While we could have used Python classes defined in the OpenTelemetry API (such as Span, Attribute, etc.) instead of creating our own classes, this would force any application using our core library to depend on both the OpenTelemetry API and SDK (the latter is needed in the bootstrap code that creates a provider object for creation of spans). This dependency requirement could potentially conflict with the application's existing dependencies or create unnecessary constraints (e.g., when an application already depends on a different version of OpenTelemetry SDK for its own instrumentation needs. A similar problem can happen with conflicting transitive dependencies).

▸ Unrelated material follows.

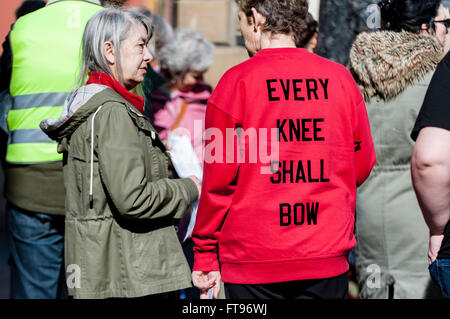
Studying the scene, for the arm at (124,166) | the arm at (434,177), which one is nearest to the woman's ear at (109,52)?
the arm at (124,166)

This design decision means applications can use our core library without worrying about OpenTelemetry dependency conflicts, while still benefiting from OpenTelemetry-compatible instrumentation patterns. Users who would like to export data to OpenTelemetry collectors can easily map the data to OpenTelemetry Python classes in the appropriate Exporter implementation.

## Dealing with Telemetry Failures

Like any other piece of software, the one logger library may encounter failures due to misconfiguration, incorrect usage, connection issues with the telemetry backends, or internal bugs in the library. For the rest of this section, we collectively refer to these issues as **telemetry errors**. The library provides several mechanisms to handle telemetry errors correctly:

- Users of the library can choose how telemetry errors are handled using `config.error_handling_strategy`. This enum allows users to treat telemetry as a critical part of the application (potentially letting telemetry errors cause a crash) or as a non-critical component (gracefully handling errors). Please see `OneLoggerErrorHandlingStrategy` enum for more information.

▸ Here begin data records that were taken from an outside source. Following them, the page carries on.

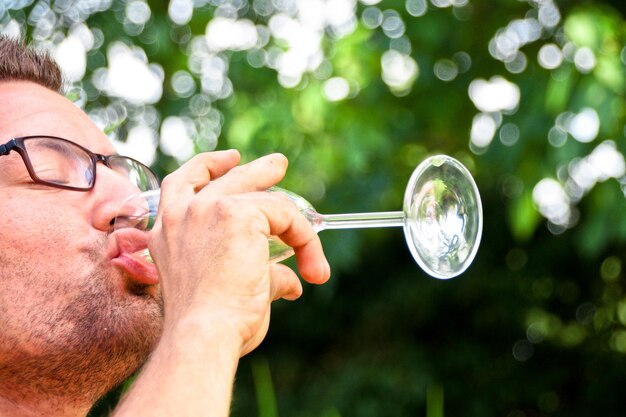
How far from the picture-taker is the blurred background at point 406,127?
10.3 feet

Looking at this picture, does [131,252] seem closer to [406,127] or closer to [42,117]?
[42,117]

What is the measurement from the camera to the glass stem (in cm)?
159

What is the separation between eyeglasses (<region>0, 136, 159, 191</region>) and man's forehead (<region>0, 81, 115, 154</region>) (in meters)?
0.04

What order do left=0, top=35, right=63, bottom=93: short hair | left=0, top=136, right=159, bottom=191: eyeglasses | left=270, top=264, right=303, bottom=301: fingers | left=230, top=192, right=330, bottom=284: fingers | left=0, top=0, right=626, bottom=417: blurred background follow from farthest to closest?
left=0, top=0, right=626, bottom=417: blurred background, left=0, top=35, right=63, bottom=93: short hair, left=0, top=136, right=159, bottom=191: eyeglasses, left=270, top=264, right=303, bottom=301: fingers, left=230, top=192, right=330, bottom=284: fingers

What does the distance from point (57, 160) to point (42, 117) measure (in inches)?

- Regardless of the error handling strategy, If the library encounters a telemetry error, the data exported to the telemetry backends is not guaranteed to be correct anymore. In such cases, the library calls the `export_telemetry_data_error` method of all the exporters. The implementation of this method in each type of Exporter is responsible to send a signal to the corresponding telemetry backend that informs the backend the colelcted data is not reliable. Make sure you familiarize yourself with how the exporters that you use send this signal and have the backend and the any analytics code you write for the backend data use that signal to exclude the data from analytics.

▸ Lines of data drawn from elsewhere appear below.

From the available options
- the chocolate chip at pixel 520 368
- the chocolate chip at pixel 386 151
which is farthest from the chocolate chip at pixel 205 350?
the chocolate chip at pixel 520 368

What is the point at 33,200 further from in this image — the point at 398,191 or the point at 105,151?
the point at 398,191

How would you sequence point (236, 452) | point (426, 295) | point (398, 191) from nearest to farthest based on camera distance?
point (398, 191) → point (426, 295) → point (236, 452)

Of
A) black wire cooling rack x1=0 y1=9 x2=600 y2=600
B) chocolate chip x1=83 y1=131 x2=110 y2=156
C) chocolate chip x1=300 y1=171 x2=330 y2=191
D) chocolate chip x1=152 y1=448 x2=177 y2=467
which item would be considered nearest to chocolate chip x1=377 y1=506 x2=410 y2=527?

- Note that if you choose to use `DefaultRecorder`, there is another mechanism to help with errors. DefaultRecorder monitors the errors encountered while exporting data to each exporter (note that any recorder can be configured to export to multiple exporters). If a telemetry error is related to exporting to a certain exporter (as opposed to a general issue such as inconsistent telemetry state or misconfigured library). `DefaultRecorder` calls `export_telemetry_data_error` only on that exporter (as the data exported to the other exporters is not affected by that issue). If the exporter continues to fail frequently, `DefaultRecorder` disables that exporter.

In summary:

- Choose your desired error handling stratgy via `config.error_handling_strategy`.
- For each backend, the corresponding Exporter implementation sends some info about missing or corrupted data to that backend. When using the telemetry data stored on your telemetry backend, pay attention to reports about data issues.